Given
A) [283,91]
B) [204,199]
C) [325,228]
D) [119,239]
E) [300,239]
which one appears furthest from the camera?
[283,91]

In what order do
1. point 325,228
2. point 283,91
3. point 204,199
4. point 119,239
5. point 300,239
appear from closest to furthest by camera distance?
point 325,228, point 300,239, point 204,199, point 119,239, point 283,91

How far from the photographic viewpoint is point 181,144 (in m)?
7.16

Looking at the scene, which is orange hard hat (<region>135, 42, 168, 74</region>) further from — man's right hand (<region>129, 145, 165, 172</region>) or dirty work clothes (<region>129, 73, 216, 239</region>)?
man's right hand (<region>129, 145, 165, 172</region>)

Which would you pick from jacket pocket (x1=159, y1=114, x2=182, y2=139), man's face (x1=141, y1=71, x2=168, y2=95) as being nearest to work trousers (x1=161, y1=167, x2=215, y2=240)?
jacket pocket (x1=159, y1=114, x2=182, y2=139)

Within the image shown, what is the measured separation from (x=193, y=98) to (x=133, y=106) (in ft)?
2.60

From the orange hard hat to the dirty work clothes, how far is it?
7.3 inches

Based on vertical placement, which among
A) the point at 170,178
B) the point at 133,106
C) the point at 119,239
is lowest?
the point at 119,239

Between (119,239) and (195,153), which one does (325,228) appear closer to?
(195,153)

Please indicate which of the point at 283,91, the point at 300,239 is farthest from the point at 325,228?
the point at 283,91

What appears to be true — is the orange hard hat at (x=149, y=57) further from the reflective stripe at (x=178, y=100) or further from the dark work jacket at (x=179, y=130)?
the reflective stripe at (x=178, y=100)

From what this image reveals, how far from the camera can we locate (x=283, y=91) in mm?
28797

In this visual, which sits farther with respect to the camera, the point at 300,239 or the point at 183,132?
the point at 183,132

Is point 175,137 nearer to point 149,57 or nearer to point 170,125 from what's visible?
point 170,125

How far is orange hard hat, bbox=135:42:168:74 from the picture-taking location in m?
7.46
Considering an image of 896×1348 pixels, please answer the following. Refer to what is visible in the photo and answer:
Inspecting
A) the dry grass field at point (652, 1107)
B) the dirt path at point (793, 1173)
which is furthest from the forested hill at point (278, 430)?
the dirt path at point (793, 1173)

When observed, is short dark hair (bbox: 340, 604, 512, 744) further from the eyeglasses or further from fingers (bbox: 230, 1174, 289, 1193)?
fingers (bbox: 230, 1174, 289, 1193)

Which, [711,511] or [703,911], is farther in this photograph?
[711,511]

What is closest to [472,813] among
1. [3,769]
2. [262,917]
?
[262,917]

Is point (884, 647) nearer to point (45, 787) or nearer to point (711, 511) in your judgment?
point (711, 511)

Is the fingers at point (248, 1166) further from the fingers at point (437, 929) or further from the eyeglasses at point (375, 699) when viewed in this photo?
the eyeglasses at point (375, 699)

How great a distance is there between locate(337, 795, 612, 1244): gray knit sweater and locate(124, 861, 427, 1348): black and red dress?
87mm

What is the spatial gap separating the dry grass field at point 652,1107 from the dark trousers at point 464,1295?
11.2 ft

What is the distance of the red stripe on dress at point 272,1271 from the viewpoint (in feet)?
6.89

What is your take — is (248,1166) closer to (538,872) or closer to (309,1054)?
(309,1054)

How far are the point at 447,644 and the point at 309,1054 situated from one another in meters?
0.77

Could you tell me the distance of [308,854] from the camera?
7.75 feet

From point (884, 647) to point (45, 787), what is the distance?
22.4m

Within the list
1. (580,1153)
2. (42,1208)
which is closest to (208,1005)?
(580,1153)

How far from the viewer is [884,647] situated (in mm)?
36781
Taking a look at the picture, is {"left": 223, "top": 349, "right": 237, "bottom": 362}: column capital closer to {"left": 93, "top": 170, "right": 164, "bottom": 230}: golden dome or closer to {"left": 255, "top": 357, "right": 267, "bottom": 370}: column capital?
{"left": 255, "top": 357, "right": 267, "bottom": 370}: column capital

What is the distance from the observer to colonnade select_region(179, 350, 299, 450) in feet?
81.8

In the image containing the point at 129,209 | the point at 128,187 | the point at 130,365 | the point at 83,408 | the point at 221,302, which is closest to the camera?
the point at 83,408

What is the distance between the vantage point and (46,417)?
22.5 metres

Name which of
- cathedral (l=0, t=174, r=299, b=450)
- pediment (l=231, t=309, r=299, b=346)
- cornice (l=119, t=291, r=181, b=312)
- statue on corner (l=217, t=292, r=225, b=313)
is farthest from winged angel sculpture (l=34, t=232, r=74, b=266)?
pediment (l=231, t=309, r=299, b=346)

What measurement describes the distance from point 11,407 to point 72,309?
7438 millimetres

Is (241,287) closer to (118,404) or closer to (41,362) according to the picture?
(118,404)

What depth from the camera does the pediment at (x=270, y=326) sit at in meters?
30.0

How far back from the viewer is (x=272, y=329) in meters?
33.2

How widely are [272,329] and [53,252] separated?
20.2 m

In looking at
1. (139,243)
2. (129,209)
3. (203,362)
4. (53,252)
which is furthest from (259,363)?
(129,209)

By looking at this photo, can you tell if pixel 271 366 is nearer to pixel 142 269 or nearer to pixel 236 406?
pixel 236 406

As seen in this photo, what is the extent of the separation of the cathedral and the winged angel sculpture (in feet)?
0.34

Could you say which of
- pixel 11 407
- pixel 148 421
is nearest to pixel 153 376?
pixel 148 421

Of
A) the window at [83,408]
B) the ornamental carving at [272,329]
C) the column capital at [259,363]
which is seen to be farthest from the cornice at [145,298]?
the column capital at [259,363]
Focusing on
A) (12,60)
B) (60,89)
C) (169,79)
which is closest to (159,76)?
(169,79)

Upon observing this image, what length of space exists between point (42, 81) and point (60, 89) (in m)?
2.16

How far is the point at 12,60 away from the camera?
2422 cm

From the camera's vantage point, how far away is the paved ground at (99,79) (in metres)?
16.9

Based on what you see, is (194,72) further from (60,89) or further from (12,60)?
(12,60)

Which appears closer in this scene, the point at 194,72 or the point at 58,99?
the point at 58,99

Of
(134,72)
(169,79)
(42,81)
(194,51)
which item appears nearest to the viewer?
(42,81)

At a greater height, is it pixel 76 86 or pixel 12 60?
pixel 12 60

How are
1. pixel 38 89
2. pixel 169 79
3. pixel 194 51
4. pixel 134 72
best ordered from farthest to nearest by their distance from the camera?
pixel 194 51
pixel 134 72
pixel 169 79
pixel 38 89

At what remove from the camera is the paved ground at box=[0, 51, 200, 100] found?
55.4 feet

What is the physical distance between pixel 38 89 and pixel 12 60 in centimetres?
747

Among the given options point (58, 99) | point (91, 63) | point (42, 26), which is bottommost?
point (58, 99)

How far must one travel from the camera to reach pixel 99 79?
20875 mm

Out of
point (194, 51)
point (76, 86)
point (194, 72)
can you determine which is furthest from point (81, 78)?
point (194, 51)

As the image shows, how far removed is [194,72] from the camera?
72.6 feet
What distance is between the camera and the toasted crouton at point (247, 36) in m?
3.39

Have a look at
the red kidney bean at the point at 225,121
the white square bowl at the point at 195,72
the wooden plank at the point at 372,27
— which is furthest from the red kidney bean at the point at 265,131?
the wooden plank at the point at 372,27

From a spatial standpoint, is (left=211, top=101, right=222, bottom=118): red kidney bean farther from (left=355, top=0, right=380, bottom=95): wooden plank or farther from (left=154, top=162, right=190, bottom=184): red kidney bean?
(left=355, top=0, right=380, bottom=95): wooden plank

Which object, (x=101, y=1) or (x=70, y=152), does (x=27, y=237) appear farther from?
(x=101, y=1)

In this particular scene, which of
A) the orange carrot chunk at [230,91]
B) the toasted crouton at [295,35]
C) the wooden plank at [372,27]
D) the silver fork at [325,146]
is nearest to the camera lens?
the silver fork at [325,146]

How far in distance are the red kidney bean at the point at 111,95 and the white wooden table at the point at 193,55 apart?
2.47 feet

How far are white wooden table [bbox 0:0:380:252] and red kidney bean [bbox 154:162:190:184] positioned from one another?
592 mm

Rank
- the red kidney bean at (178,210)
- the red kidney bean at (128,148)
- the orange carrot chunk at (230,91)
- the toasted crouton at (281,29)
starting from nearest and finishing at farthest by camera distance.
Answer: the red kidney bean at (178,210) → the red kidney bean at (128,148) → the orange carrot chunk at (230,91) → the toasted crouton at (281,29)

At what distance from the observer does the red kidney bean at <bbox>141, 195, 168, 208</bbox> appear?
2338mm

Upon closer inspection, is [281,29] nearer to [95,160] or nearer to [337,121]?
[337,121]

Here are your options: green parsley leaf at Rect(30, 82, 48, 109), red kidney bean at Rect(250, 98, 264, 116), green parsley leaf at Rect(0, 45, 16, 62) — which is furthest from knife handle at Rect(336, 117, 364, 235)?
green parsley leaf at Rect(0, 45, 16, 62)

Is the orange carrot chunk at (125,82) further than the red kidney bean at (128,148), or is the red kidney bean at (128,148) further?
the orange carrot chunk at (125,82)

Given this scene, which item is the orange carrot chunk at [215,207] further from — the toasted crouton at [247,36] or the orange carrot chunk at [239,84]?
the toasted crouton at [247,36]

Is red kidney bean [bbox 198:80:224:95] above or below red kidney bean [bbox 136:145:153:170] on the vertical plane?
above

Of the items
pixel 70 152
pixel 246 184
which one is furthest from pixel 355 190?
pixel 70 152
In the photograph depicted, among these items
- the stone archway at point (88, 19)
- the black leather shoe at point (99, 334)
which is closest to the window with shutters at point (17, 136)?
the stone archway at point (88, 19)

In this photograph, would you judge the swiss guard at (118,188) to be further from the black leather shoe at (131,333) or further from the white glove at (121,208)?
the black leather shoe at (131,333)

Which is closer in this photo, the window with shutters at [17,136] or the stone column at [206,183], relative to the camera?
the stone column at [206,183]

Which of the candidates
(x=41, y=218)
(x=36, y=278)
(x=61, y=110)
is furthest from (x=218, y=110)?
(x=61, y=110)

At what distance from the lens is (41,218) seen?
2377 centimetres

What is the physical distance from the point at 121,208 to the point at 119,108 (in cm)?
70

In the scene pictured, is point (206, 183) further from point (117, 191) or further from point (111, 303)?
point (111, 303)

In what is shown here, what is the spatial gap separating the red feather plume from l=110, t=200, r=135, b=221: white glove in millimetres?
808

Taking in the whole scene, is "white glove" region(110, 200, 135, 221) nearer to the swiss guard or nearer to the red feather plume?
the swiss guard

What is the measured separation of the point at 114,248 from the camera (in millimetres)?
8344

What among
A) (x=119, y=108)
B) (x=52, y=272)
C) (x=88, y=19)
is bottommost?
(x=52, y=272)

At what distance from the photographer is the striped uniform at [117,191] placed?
=====
Take the line in which "In this photograph, would" occurs and each subsequent line through the end; give these lines again without alteration.

■ FULL ANSWER
In this photograph, would you judge the swiss guard at (118,188) to be further from the black leather shoe at (131,333) or further from the white glove at (121,208)?
the black leather shoe at (131,333)

Which is closer in this photo, the window with shutters at [17,136] or the stone column at [206,183], relative to the camera?
the stone column at [206,183]

Which of the candidates
(x=41, y=218)
(x=36, y=278)
(x=61, y=110)
is furthest from (x=218, y=110)?
(x=61, y=110)

At what distance from the lens is (41,218) seen?
2377 centimetres

What is the physical distance from the point at 121,208 to the point at 119,108 (in cm)?
70

In the scene pictured, is point (206, 183) further from point (117, 191) or further from point (111, 303)?
point (111, 303)

In what is shown here, what is the spatial gap separating the red feather plume from l=110, t=200, r=135, b=221: white glove in millimetres?
808

Taking in the whole scene, is "white glove" region(110, 200, 135, 221) nearer to the swiss guard or nearer to the red feather plume?
the swiss guard

What is the measured separation of the point at 114,248 from the camera (in millimetres)?
8344

What among
A) (x=119, y=108)
B) (x=52, y=272)
C) (x=88, y=19)
is bottommost?
(x=52, y=272)

At what distance from the photographer is the striped uniform at [117,191] placed?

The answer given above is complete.